In most big towns, the government supplies piped water and regulates the prices, but in places without electricity, water gauges or access to water pipelines, like Bosleav, farmers must source their own water, often from nearby rivers that may be polluted, or from private suppliers that charge twice the government rate of 30 US cents per cubic metre.
“Because the farmers are in the remote villages, their cost of transportation to the water supply is expensive and time-consuming,” said Bunly Meas, a NAPA communications officer. “The solar pump system provides water to selected households at a lower price.”
None of the three newly formed water associations have decided on the fees for membership or water usage. The first water association meeting is scheduled for October. “Water will be distributed to each household according to their needs,” said Ung from the MAFF. “Each member will pay a [fee, based] on the amount they use.”

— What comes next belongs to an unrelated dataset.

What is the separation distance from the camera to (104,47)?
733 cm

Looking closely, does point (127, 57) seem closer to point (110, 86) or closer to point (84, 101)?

Bunrith Chin, of Kratie’s Provincial Department of Water Resources and Meteorology, said the fees will be less than what residents currently pay private vendors.
MAFF estimates that each family will spend some 50 US cents a month, a fraction of what they spend to get water to the village now. Meas said the money will go to maintaining the solar power system. Kratie’s provincial agriculture department will train water associations in water resource management, including how to fix the pumping system.
“There is a… [local] saying that people search for water to survive, but here the water comes to destroy us,” said Um Le, president of the water users’ association in Bosleav Leu village, in the Bosleav commune.
In recent years, district farmers have been unable to predict the weather, as they have done for generations, to decide when to plant their crops. “Every year, the land gets dry and floods reach higher up to the house. We lose our income, food supplies, cows and even our lives,” Le noted.
In 2011 the commune experienced the worst floods in recent history, in which 167 hectares of rice fields, or 60 percent of the commune’s harvest were destroyed, according to the government. Bosleav commune provides 78 percent of the district’s total rice production.
The solar systems - set up by local NGOs at a cost of about $20,000 for each of the three testing sites - have their limits. Bosleav commune council member Nhoem Chhay Heam, 50, said even with arsenic filters on the pumps, the water is still not suitable for drinking, though villagers still do so. “The water has to be boiled for drinking. The objective of the solar pump is to provide water to farms for home gardening, washing and cooking.”
Arsenic, which causes health problems like skin discoloration (melanosis), hardening of the skin (keratosis) and cancer, can contaminate groundwater naturally and through human activities such as mining. It can also come from pesticides and fertilizers that contain arsenic. In a recent government study, Kratie was identified as one of six provinces nationwide at high risk for arsenic-contaminated groundwater.
Pinreak Suos, a MAFF project consultant, said preparing the water associations to manage water resources - which only the government has done until now - will also be a challenge.